Leveraging the Nasuni filer and cloud storage services, users could actually find themselves with higher data protection and disaster resiliency levels than they could ever afford with onsite solutions while still paying less for primary storage.
The Bigger Truth
Technology—on both the networking and storage fronts—has advanced to the point that cloud storage is quickly becoming a viable alternative to augment local capacity. Leveraging cloud storage eliminates all the mundane tasks that consume so many cycles, like mapping data sets on spreadsheets, performance tuning, planning storage layouts, setting RAID protection levels and stripe sizes, and zoning switches. By shifting to cloud storage, most of that just goes away, freeing up IT staff to help the business rather than spend all their time firefighting and treading water. That’s pretty powerful. Nasuni provides a bridge from the data center to the cloud, enabling seamless capacity expansion and provisioning as the business grows, so the IT infrastructure grows with the business.

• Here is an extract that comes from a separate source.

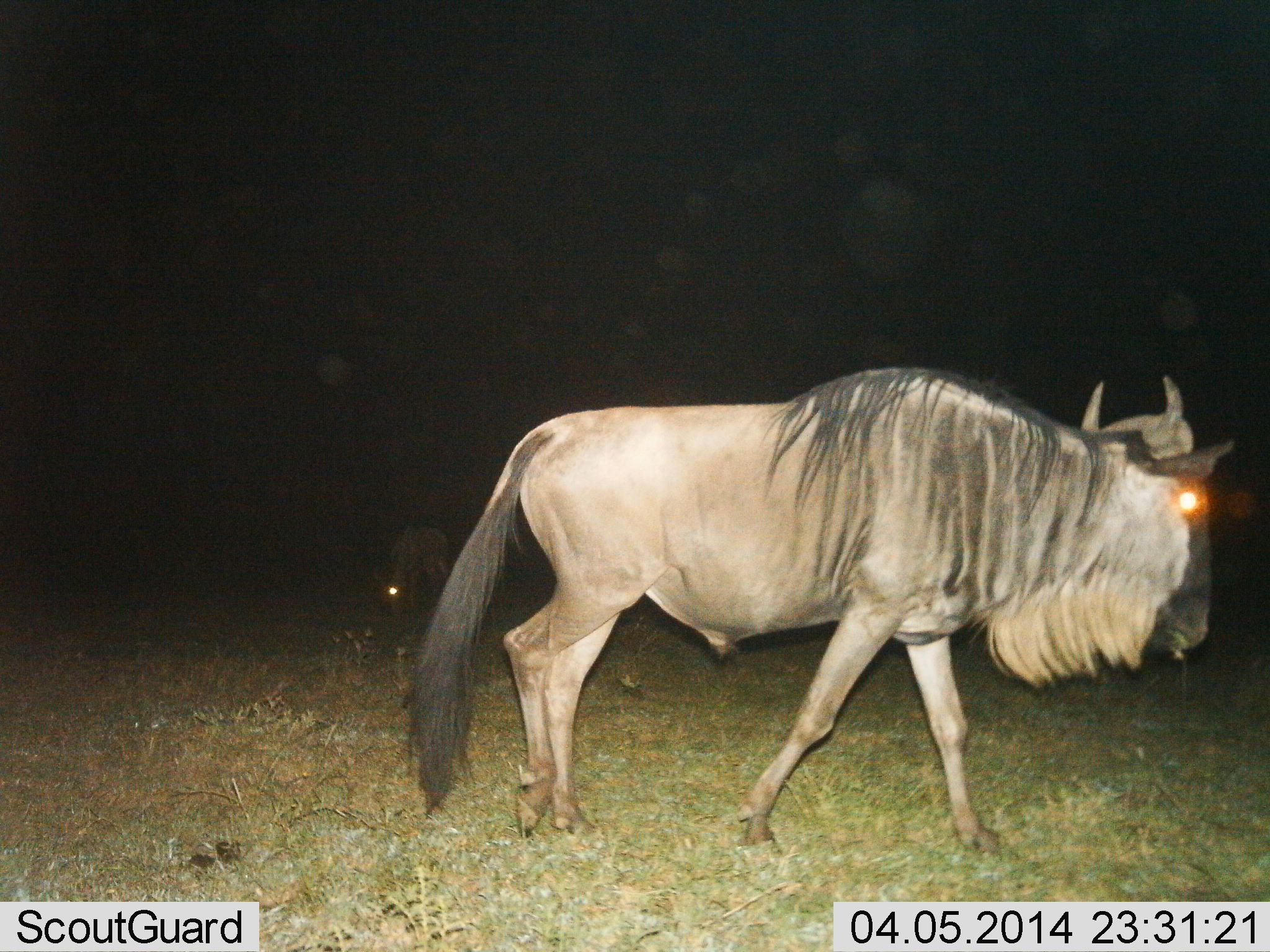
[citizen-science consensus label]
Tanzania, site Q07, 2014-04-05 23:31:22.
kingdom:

The move to cloud storage is a journey that will happen over time. For Windows-based file data, Nasuni provides a bridge between today’s midsized enterprise data centers and cloud storage service providers that allows IT shops to begin their journeys. They can take small steps or go all in thanks to Nasuni’s gateway architecture—a virtual machine that offers a very low barrier to entry to the cloud and its immediate benefits.
[1] Source: ESG Research Report, 2010 IT Spending Intentions, January 2010.